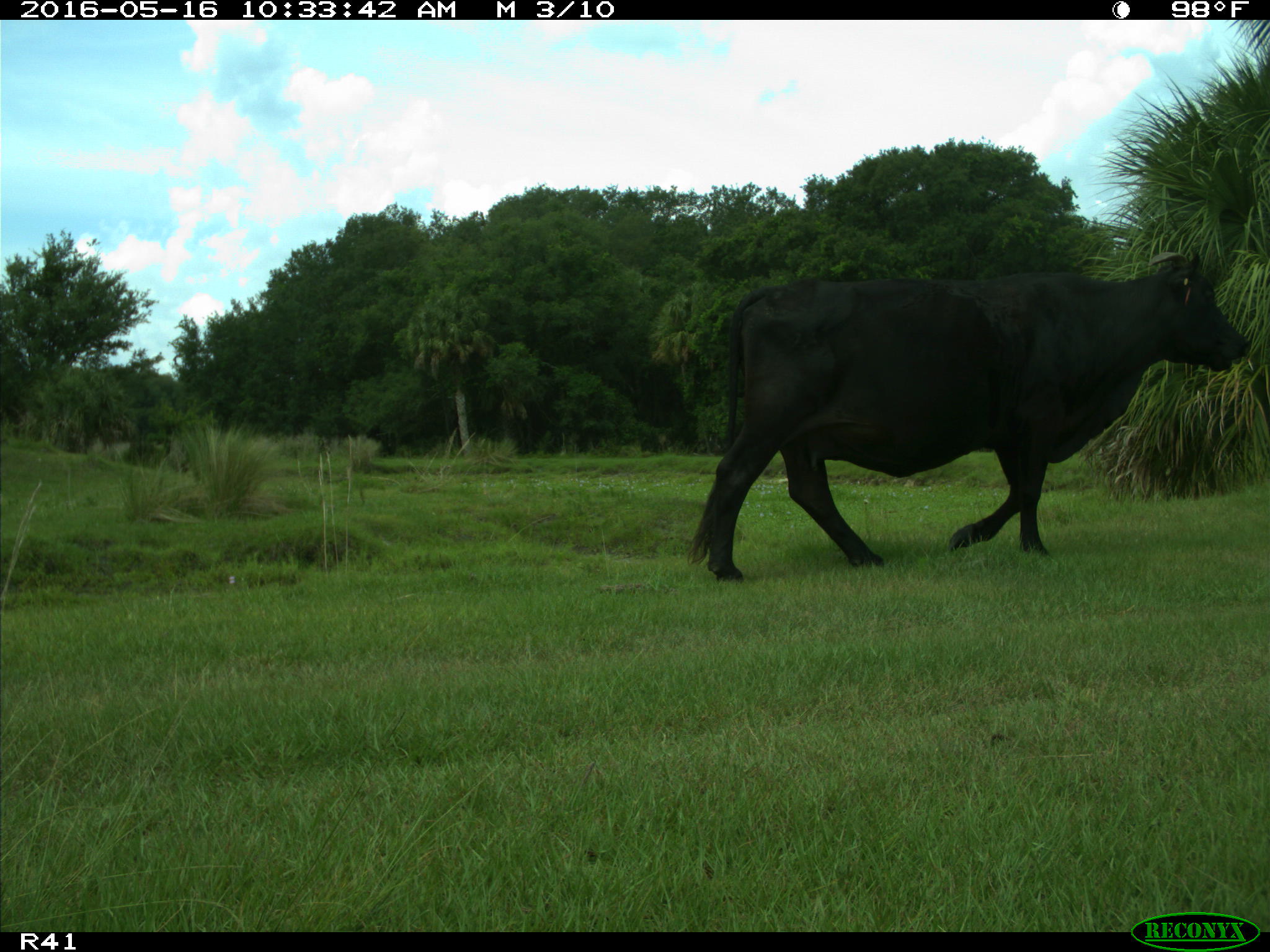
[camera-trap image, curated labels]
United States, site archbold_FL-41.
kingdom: Animalia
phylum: Chordata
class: Mammalia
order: Artiodactyla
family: Bovidae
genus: Bos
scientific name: Bos taurus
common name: domestic cow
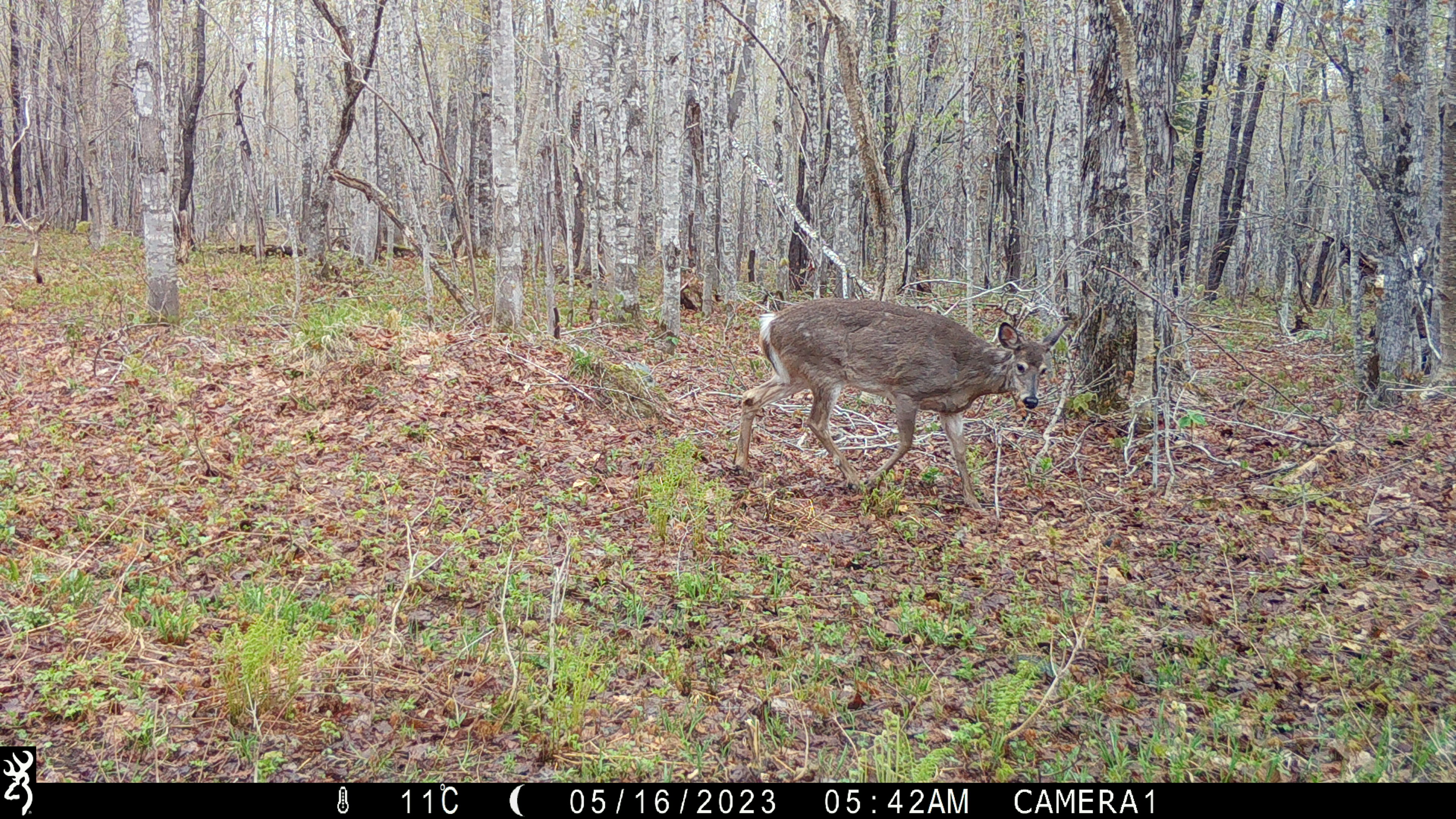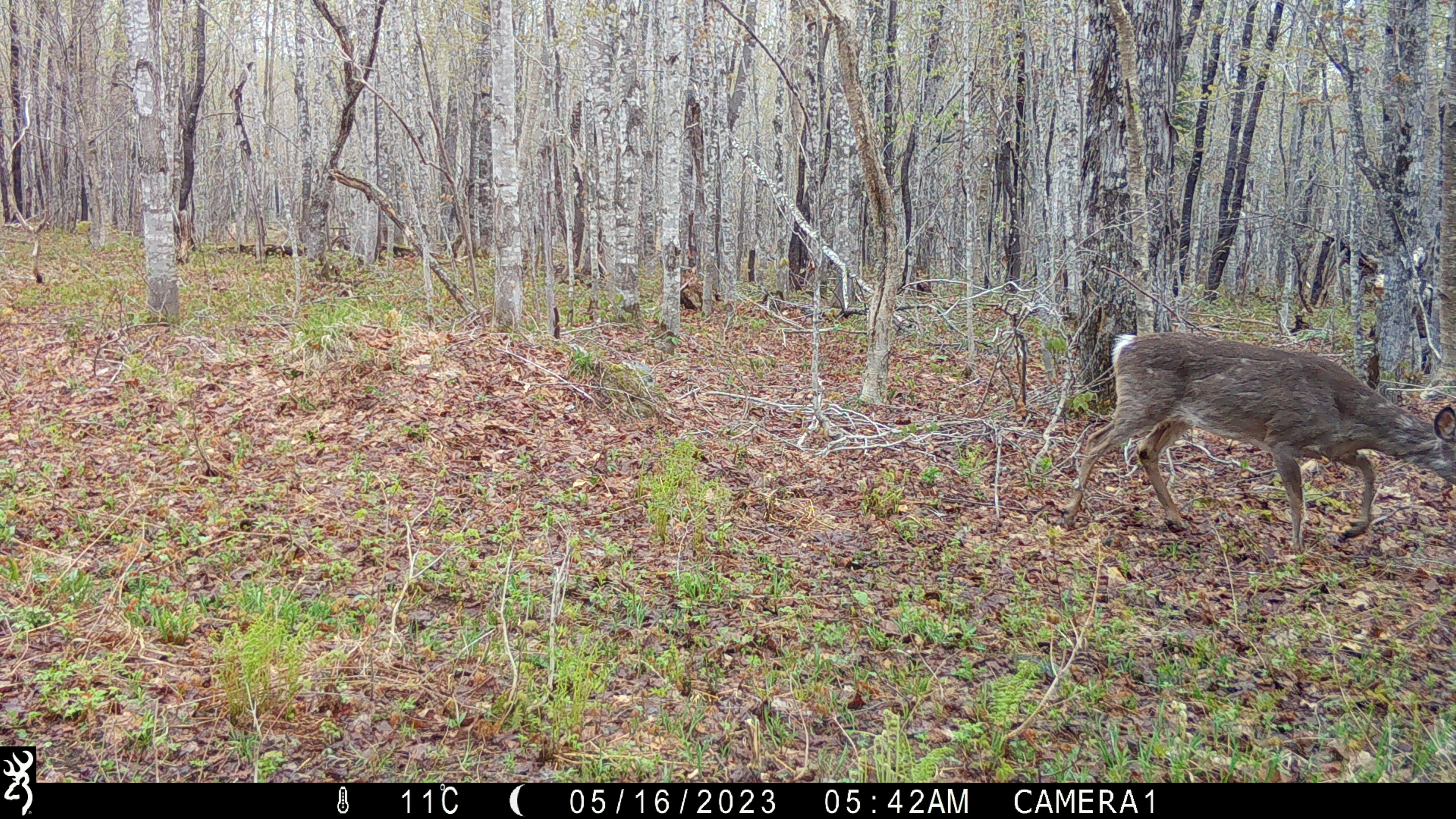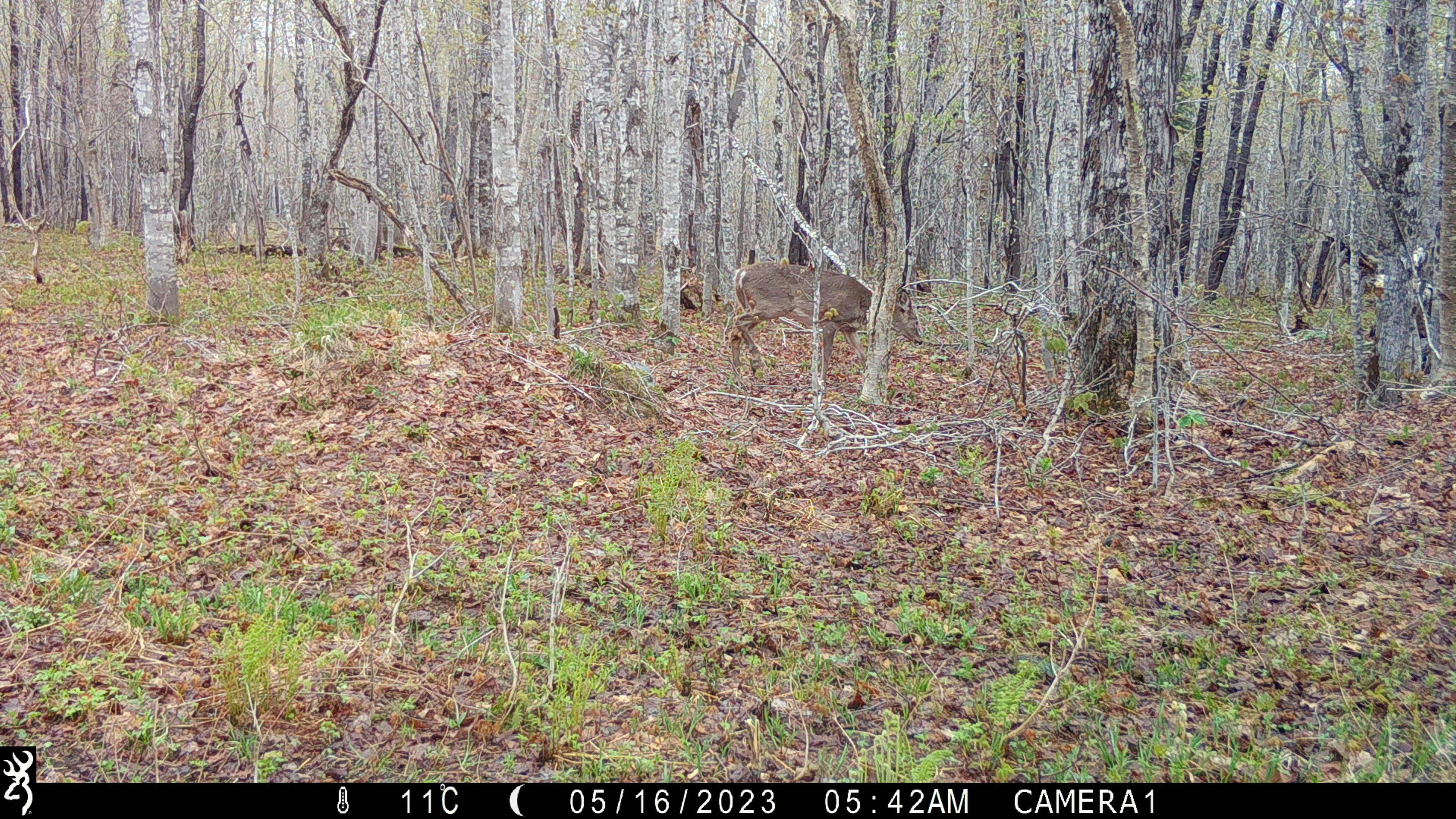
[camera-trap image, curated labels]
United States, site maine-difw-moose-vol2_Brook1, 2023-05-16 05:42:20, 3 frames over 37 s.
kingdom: Animalia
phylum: Chordata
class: Mammalia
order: Artiodactyla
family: Cervidae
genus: Odocoileus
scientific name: Odocoileus virginianus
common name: white-tailed deer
White-tailed deer (Odocoileus virginianus).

════════════════

**GOAL OF THE EXERCISE:** Reproduce the material in its entirety and word for word, without the pictures.

**RESULT:**
[camera-trap image, curated labels]
United States, site archbold_FL-41.
kingdom: Animalia
phylum: Chordata
class: Mammalia
order: Artiodactyla
family: Bovidae
genus: Bos
scientific name: Bos taurus
common name: domestic cow
[camera-trap image, curated labels]
United States, site maine-difw-moose-vol2_Brook1, 2023-05-16 05:42:20, 3 frames over 37 s.
kingdom: Animalia
phylum: Chordata
class: Mammalia
order: Artiodactyla
family: Cervidae
genus: Odocoileus
scientific name: Odocoileus virginianus
common name: white-tailed deer
White-tailed deer (Odocoileus virginianus).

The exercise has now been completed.